DOCUMENT -
######

My husband and I have 3 daughters ages 9, 7 and 2. We have a fully fenced yard and I stay at home during the day. We have recently lost a dear pet, our 11.5 year old Rhodesian Ridgeback named Star, so we are not looking to get a pup right away. I am thinking spring/summer. The kids are wonderful empathetic girls who love all animal and dogs in particular. 
If you have experiences, good or bad please share or if you are a breeder please pm me or give me a link to your website. Thanks!


----------



## first poodle (Jan 12, 2010)

There are several great Ontario breeders on this forum, I'm sure they will weigh in soon. Hope they will toot their own horns b/c they are very well respected for the work they do with the breed.


----------



## ArreauStandardPoodle (Sep 1, 2009)

Hi there: There are a number of good breeders in Ontario. What colours are you thinking? Some do not consider a high COI a problem, others do. And some do a ton of testing, others don't. Sorry for the loss of your beloved Rhodesian Ridgeback.


----------



## Mel0824 (Oct 16, 2013)

######

DATA SECTION -
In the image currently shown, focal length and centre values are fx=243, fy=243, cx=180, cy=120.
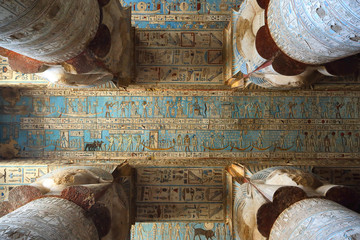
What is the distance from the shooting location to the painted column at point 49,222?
1855 millimetres

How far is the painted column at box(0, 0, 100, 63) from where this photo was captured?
6.02 feet

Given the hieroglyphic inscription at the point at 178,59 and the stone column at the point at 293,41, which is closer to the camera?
the stone column at the point at 293,41

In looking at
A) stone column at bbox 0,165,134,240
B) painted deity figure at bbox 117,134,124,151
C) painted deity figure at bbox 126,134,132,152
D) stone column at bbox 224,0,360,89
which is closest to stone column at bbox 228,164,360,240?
stone column at bbox 224,0,360,89

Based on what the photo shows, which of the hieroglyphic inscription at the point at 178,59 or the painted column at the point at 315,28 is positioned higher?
the hieroglyphic inscription at the point at 178,59

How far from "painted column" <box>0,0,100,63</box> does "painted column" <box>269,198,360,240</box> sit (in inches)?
110

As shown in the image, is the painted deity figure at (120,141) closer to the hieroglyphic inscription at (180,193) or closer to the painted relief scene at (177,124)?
the painted relief scene at (177,124)

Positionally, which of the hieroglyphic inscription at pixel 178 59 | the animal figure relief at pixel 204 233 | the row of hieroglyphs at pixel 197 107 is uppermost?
the hieroglyphic inscription at pixel 178 59

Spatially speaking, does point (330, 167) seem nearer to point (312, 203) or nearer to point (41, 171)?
point (312, 203)

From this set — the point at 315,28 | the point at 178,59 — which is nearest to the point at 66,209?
the point at 315,28

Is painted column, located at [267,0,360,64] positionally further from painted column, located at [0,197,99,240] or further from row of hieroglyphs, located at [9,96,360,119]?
painted column, located at [0,197,99,240]

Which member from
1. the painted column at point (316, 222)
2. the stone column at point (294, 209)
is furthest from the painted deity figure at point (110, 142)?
the painted column at point (316, 222)

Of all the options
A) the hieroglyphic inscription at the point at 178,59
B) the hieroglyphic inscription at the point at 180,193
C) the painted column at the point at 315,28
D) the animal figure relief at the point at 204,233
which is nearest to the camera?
the painted column at the point at 315,28

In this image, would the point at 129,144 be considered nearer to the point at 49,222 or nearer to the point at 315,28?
the point at 49,222

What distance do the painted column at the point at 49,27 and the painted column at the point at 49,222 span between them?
150 centimetres
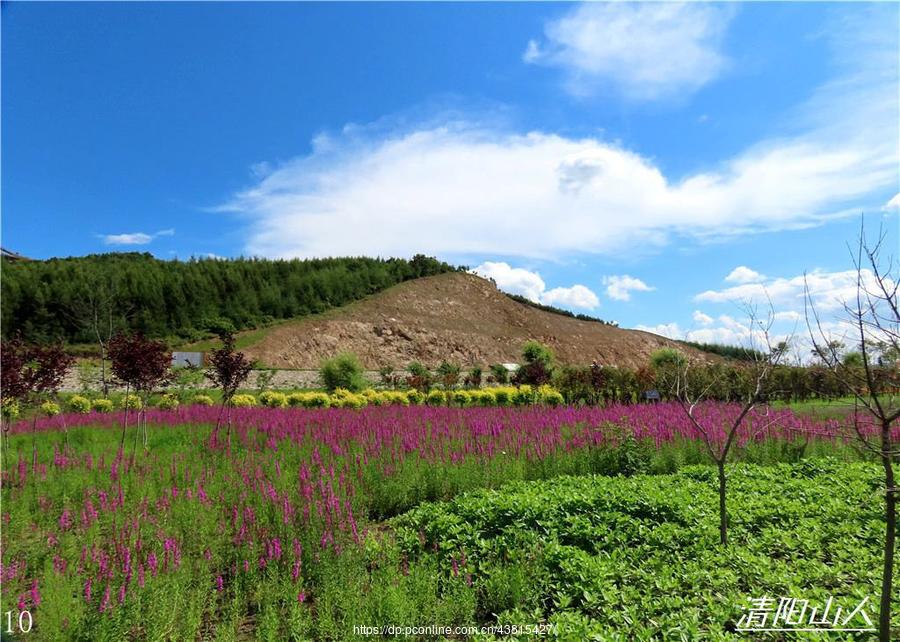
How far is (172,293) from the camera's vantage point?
35.6m

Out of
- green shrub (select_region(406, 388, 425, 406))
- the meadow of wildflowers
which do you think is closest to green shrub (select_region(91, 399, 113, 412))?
the meadow of wildflowers

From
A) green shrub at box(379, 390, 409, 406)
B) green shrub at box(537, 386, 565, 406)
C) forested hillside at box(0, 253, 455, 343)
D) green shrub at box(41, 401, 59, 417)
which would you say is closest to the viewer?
green shrub at box(41, 401, 59, 417)

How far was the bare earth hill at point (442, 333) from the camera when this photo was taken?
37281 millimetres

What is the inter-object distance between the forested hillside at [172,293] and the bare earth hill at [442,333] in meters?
3.05

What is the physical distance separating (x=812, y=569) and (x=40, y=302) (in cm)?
4031

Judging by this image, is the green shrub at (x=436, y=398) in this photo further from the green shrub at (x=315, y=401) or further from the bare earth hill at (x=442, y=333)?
the bare earth hill at (x=442, y=333)

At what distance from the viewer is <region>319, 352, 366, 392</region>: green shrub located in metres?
21.1

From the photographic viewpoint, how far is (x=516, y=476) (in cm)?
643

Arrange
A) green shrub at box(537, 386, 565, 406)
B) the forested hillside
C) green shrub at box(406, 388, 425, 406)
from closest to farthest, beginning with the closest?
green shrub at box(537, 386, 565, 406) < green shrub at box(406, 388, 425, 406) < the forested hillside

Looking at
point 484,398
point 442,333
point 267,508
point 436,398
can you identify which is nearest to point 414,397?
point 436,398

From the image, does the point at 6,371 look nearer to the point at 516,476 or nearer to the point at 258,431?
the point at 258,431

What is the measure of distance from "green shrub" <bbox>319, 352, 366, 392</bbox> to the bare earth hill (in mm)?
12302

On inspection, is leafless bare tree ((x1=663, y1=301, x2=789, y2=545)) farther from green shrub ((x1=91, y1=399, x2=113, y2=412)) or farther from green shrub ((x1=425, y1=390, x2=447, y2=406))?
green shrub ((x1=91, y1=399, x2=113, y2=412))

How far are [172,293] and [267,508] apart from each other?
1416 inches
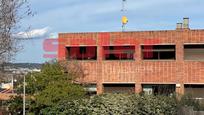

######

WHAT YOU WILL DO -
A: Output the portion of the forum thread starting at "## first poodle" and ending at "beloved Rhodesian Ridgeback.", unchanged.
B: Pull out every line of the listing that contains the word "bare", treating uppercase and lowercase as different.
The forum thread and the listing have no connection to each other.

SOLVED TASKS -
A:
## first poodle (Jan 12, 2010)

There are several great Ontario breeders on this forum, I'm sure they will weigh in soon. Hope they will toot their own horns b/c they are very well respected for the work they do with the breed.


----------



## ArreauStandardPoodle (Sep 1, 2009)

Hi there: There are a number of good breeders in Ontario. What colours are you thinking? Some do not consider a high COI a problem, others do. And some do a ton of testing, others don't. Sorry for the loss of your beloved Rhodesian Ridgeback.

B:
How far was the bare earth hill at point (442, 333) from the camera when this photo was taken?
What is the inter-object distance between the forested hillside at [172,293] and the bare earth hill at [442,333] in meters?
Judging by this image, is the green shrub at (x=436, y=398) in this photo further from the green shrub at (x=315, y=401) or further from the bare earth hill at (x=442, y=333)?
the bare earth hill at (x=442, y=333)
What is the measure of distance from "green shrub" <bbox>319, 352, 366, 392</bbox> to the bare earth hill (in mm)?
On inspection, is leafless bare tree ((x1=663, y1=301, x2=789, y2=545)) farther from green shrub ((x1=91, y1=399, x2=113, y2=412)) or farther from green shrub ((x1=425, y1=390, x2=447, y2=406))?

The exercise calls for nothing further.